A blend fund is a mix both value and growth stocks. Bankrate explains.

What is a blend fund?

A blend fund is a fund comprising portfolios that bring together both growth and value stocks. Blend funds are diversified, meaning that their assets not only grow at different rates but also protect the investor from losing too much of her investor all at once. However, blend fund assets are typically only allocated in stocks.

Deeper definition

Growth stocks are those that grow at a higher rate than similar stocks in the same market. Value stocks, on the other hand, are expected to appreciate greatly in the future, meaning that they’re undervalued now. A blend fund combines both in the same fund.

Blend funds are generally high-risk instruments. That’s because, while the fund’s assets are spread over several types of stocks, the fund’s assets are largely in the same asset class.

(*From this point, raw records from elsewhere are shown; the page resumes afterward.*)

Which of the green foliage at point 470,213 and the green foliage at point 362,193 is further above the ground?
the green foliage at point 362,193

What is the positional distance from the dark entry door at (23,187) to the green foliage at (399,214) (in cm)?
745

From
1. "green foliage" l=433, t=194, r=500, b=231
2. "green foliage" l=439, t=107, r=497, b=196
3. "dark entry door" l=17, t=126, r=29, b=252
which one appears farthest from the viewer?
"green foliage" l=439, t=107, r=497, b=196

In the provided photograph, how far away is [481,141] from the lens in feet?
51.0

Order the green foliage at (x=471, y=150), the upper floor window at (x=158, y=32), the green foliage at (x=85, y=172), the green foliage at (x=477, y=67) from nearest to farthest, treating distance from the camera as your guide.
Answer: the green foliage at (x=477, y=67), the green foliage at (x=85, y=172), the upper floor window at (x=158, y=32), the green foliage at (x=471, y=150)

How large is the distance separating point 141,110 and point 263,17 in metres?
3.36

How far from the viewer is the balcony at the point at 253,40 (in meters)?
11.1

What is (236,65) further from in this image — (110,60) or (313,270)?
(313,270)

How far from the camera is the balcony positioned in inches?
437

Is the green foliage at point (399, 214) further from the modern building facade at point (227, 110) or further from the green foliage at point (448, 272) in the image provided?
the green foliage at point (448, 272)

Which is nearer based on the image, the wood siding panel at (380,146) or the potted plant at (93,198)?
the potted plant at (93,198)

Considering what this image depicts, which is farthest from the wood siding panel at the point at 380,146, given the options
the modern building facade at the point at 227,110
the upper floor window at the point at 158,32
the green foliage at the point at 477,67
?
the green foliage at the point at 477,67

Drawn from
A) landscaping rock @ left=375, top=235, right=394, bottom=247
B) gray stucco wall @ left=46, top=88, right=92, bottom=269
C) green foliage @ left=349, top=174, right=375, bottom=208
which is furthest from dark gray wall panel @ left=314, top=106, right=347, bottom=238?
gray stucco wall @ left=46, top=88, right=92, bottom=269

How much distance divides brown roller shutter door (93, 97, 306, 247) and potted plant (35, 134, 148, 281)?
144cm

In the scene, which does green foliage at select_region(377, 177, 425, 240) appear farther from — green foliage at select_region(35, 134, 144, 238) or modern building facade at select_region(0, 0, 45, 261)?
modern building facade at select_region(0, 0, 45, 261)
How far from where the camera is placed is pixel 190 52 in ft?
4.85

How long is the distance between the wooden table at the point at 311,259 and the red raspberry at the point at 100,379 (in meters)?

Blend funds are most valuable when the returns from their growth stocks buttress those anticipated from the value stocks. That means they take longer to prove valuable relative to other types of funds, especially when stocks in general are underperforming. Blends are thus a form of passive investment.

Not ready to invest in a blend fund? Deposit your money in a low-risk savings account instead.

Blend fund example

Some of the largest index funds are blend funds, such as many funds tied to the S&P 500 and virtually all Vanguard exchange-traded funds (ETFs). Alex wants to try investing, but doesn’t know much about most asset classes except stocks. Because blend funds are entirely composed of stocks, he goes for the Vanguard S&P 500 ETF, which also has an attractively low expense ratio. He invests $5,000 and now he just has to sit back and watch his investment slowly increase.